In the last decades, many parts of the world faced an increase in the number of extreme weather events and worsening climatic conditions endangering the livelihood of households in developing countries that rely on their local environment. While various empirical studies have identified key factors of exposure and vulnerability to disaster risk, we still lack a conceptual understanding of how these forces interact and how they impact household decision making.
In this model we develop a dynamic household model, in which households face stochastic environmental hazards, which can lead to a loss of their wealth. To respond to the risk, households can either relocate to a safer area or undertake preventive measures to protect their physical assets. Both actions require material and immaterial resources, which constrain the household's decision. Thereby we allow for several levels of heterogeneity amongst households.

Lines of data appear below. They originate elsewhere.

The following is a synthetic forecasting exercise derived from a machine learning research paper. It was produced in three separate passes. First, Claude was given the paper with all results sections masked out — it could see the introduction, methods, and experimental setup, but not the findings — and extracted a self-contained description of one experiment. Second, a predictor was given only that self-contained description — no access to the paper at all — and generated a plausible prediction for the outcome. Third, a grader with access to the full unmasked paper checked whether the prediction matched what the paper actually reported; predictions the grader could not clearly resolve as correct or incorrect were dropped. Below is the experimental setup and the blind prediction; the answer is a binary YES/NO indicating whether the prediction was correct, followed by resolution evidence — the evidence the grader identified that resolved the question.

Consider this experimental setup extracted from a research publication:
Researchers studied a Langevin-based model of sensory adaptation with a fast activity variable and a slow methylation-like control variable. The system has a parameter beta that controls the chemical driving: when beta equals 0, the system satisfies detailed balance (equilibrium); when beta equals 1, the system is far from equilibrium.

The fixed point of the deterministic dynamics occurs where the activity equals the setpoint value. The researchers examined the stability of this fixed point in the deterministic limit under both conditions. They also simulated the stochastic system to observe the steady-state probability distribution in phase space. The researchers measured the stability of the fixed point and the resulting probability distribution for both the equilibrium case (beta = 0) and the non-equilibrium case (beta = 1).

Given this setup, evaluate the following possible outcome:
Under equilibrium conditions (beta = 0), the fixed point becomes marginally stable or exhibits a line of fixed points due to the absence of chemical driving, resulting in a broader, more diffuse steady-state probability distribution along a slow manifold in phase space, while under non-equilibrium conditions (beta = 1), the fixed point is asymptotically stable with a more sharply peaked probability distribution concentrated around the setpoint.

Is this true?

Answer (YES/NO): NO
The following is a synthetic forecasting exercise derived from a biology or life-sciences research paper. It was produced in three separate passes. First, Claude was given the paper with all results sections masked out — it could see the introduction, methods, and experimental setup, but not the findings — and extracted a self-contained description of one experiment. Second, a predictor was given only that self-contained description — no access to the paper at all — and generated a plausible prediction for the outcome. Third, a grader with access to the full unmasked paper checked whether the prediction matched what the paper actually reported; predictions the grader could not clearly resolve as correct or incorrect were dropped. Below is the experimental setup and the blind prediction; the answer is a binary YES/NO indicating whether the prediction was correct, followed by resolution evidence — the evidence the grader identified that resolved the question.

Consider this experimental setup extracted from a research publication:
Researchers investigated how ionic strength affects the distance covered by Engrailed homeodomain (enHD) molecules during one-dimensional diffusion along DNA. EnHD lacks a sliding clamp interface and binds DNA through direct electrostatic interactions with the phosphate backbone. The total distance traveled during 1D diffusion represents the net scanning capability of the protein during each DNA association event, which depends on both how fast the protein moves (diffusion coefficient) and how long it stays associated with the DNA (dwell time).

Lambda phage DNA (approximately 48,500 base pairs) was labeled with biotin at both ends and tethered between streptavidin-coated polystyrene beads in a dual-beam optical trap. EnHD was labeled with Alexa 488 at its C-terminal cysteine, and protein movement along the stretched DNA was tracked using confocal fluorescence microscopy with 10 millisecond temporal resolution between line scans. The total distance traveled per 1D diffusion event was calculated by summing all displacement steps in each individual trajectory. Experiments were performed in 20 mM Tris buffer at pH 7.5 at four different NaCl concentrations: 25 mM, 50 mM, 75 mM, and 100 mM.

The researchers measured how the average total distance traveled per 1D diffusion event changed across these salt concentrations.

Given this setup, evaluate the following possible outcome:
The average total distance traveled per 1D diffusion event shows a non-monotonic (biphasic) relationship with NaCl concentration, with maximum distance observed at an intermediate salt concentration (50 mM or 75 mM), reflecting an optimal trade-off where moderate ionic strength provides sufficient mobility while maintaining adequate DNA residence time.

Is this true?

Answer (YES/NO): NO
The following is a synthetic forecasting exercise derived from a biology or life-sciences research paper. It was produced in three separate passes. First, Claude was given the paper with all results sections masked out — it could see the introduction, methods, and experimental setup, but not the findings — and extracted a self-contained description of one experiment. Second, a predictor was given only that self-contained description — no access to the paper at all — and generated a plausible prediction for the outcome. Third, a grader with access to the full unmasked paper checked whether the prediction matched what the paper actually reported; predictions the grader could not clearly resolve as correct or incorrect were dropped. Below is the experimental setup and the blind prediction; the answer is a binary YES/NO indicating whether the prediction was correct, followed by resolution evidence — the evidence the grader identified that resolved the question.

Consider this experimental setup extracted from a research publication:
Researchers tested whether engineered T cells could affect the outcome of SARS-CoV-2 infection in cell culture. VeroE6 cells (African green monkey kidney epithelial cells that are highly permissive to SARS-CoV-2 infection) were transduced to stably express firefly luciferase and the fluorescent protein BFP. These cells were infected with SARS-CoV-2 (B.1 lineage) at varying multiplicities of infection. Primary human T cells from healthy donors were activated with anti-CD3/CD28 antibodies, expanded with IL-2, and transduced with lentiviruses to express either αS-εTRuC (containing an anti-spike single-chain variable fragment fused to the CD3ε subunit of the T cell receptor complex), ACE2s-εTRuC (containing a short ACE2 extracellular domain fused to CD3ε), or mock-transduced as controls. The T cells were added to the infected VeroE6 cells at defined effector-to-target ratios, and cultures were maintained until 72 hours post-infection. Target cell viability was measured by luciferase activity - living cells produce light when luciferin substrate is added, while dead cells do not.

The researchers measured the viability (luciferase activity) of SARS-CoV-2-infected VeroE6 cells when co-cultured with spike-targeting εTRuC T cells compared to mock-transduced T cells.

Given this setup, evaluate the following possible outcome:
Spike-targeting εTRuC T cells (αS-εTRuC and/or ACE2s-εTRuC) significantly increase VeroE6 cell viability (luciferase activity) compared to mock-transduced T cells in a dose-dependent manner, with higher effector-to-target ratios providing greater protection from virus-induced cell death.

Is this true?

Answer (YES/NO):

Such a theoretical framework then allows for a more realistic analysis of policy interventions, as the household behavior is derived from their preferences. Compared to empirical behavioral rules, which are in general conditional on the setting the data is collected in, in this model households have an intrinsic motivation to maximize their utility and therefore do react realistically to dramatic environmental changes or policy interventions.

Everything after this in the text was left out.